This study is not yet open for participant recruitment.
Verified October 2017 by NeuroVia, Inc.
Sponsor:
ClinicalTrials.gov Identifier:
NCT03196765
First Posted: June 23, 2017
Last Update Posted: October 18, 2017
The safety and scientific validity of this study is the responsibility of the study sponsor and investigators. Listing a study does not mean it has been evaluated by the U.S. Federal Government. Know the risks and potential benefits of clinical studies and talk to your health care provider before participating. Read our disclaimer for details.
Information provided by (Responsible Party):
NeuroVia, Inc.
  Purpose
This is a phase I/II, open label dose escalation study of multiple dose levels of NV1205 with a long-term treatment phase.

Condition Intervention Phase
X-Linked Adrenoleukodystrophy Drug: Sobetirome Phase 1 Phase 2

Study Type: Interventional
Study Design: Intervention Model: Sequential Assignment
Intervention Model Description:
Sequential dose escalation
Masking: None (Open Label)
Primary Purpose: Treatment
Official Title: Phase I/II, Open-Label, Dose Escalation Study of the Safety, Pharmacokinetics and Pharmacodynamics of NV1205 in Pediatric Male Subjects With Childhood Cerebral Adrenoleukodystrophy (CCALD)

Resource links provided by NLM:


Further study details as provided by NeuroVia, Inc.:

Primary Outcome Measures:
  • Number of participants with treatment-related adverse events as assessed by CTCAE v4.0 [ Time Frame: 2 years ]
    Adverse events


Secondary Outcome Measures:
  • Area under the curve concentration of NV1205 in plasma [ Time Frame: 12 weeks ]
    A sparse sampling approach will be utilized to estimate a 24-hr area under the curve of NV1205 plasma concentration


Other Outcome Measures:
  • Loes score [ Time Frame: 2 years ]
    Percent change from baseline in brain lesions assessed as Loes score will be calculated


Estimated Enrollment: 25
Anticipated Study Start Date: November 1, 2017
Estimated Study Completion Date: December 1, 2020
Estimated Primary Completion Date: December 1, 2020 (Final data collection date for primary outcome measure)
Intervention Details:
    Drug: Sobetirome
    Once a day oral dose of the study drug
    Other Name: NV1205
Detailed Description:

This study is to evaluate the safety, pharmacokinetics, and efficacy of NV1205 in pediatric patients diagnosed with childhood cerebral adrenoleukodystrophy (CCALD).

The study consists of:

  • Screening period: within 30 days of first dose
  • Main treatment period of 12 weeks (Part 1- from Screening to Week 12)
  • Long Term Treatment (LTT) period (Part 2- Week 13 through Week 96)

In Part 1, subjects will have an initial 4-week treatment period at the assigned dose and, if no safety concerns are noted, subjects continue for another 8 weeks of extended safety assessment.

There will be several cohorts of subjects enrolled.

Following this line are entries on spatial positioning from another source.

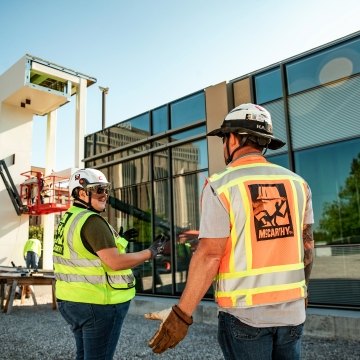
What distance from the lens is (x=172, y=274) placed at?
9641 mm

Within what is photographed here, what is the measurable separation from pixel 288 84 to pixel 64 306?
23.2ft

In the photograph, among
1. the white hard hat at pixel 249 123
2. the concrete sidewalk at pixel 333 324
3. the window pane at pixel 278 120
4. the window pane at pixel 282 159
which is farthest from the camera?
the window pane at pixel 278 120

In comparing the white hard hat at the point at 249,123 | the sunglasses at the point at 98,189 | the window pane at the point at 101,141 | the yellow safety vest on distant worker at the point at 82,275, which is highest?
the window pane at the point at 101,141

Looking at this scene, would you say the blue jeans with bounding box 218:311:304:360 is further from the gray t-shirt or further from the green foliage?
the green foliage

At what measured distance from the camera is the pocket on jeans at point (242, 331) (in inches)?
65.6

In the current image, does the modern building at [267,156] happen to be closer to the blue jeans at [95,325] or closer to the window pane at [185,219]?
the window pane at [185,219]

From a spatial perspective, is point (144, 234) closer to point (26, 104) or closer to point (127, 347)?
point (127, 347)

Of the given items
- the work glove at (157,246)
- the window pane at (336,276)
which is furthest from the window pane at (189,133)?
the work glove at (157,246)

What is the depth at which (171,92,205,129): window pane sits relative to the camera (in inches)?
380

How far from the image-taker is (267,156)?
8.27 metres

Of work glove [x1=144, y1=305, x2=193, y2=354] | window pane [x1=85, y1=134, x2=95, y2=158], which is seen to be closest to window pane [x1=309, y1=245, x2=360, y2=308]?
work glove [x1=144, y1=305, x2=193, y2=354]

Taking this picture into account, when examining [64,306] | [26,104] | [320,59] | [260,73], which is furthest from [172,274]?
[26,104]

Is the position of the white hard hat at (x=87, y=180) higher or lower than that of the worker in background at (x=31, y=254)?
higher

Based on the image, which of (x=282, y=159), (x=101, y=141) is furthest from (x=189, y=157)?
(x=101, y=141)
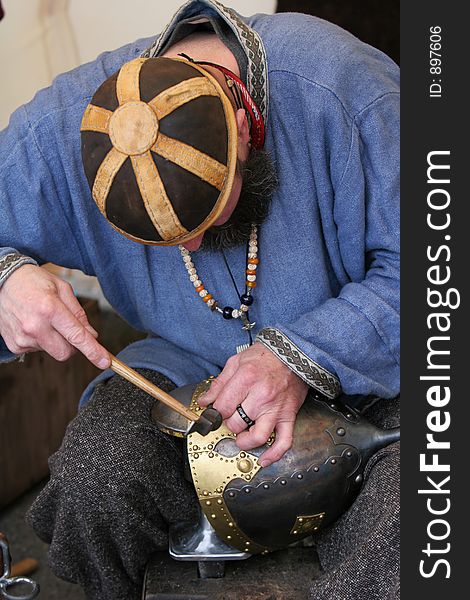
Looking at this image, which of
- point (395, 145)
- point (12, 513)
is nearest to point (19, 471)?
point (12, 513)

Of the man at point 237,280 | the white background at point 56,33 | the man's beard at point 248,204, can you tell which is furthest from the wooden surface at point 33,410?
the man's beard at point 248,204

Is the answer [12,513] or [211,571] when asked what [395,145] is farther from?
[12,513]

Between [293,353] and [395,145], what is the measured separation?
368 mm

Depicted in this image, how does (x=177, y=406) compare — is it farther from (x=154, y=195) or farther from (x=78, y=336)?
(x=154, y=195)

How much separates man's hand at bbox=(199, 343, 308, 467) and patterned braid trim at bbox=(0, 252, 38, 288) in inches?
13.7

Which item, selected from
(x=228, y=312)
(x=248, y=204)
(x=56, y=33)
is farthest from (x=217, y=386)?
(x=56, y=33)

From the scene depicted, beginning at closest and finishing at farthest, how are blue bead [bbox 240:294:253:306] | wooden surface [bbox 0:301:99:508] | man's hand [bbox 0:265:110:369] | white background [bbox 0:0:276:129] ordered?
man's hand [bbox 0:265:110:369]
blue bead [bbox 240:294:253:306]
wooden surface [bbox 0:301:99:508]
white background [bbox 0:0:276:129]

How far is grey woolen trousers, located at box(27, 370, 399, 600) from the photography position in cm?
133

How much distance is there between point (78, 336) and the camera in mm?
1222

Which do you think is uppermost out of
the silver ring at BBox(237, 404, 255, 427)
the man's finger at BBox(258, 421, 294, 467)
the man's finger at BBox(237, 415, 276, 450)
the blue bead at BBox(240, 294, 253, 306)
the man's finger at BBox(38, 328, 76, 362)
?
the man's finger at BBox(38, 328, 76, 362)

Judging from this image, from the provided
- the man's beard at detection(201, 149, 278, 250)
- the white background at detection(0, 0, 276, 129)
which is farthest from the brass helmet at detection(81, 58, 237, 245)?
the white background at detection(0, 0, 276, 129)

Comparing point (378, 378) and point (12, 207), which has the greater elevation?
point (12, 207)

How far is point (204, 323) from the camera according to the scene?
1500 mm

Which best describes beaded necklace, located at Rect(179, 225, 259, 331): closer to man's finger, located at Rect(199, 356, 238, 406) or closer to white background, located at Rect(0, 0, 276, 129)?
man's finger, located at Rect(199, 356, 238, 406)
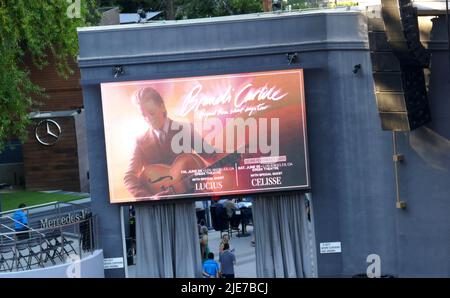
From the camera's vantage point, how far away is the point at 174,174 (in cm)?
1650

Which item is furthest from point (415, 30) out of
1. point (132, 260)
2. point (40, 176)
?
point (40, 176)

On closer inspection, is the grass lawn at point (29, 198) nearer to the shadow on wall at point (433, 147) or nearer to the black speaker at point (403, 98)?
the shadow on wall at point (433, 147)

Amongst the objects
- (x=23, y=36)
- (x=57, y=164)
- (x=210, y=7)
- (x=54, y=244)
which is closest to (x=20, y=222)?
(x=54, y=244)

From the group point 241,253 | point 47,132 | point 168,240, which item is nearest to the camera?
point 168,240

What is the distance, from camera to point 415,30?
496 inches

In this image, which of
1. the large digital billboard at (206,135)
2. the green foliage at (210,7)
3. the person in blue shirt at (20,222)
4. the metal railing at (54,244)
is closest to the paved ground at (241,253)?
the metal railing at (54,244)

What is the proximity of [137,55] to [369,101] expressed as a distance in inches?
173

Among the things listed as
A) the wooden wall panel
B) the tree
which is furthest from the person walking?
the wooden wall panel

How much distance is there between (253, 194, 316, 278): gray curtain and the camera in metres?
16.7

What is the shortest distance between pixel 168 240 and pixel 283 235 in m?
2.20

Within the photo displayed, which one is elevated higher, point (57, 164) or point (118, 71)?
point (118, 71)

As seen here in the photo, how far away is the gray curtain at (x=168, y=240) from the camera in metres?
16.9

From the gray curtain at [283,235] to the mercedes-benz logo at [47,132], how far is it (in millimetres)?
17616

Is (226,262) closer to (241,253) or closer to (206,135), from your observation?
(206,135)
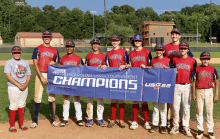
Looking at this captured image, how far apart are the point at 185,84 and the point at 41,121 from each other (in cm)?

After each Cohort has completed the 4-week initial safety assessment, the safety data will be reviewed by an independent Data Safety Monitoring Board (DSMB) and, subject to DSMB recommendation, Cohort 2 will be enrolled and receive the next dose level. After Cohort 2 has completed 4 weeks of treatment, the DSMB will review all available safety data (Cohorts 1 and 2) and, subject to DSMB recommendation, Cohort 3 will be enrolled and receive the next dose level. Additional Cohorts may be enrolled at the recommendation of the DSMB with an incremental dose increase.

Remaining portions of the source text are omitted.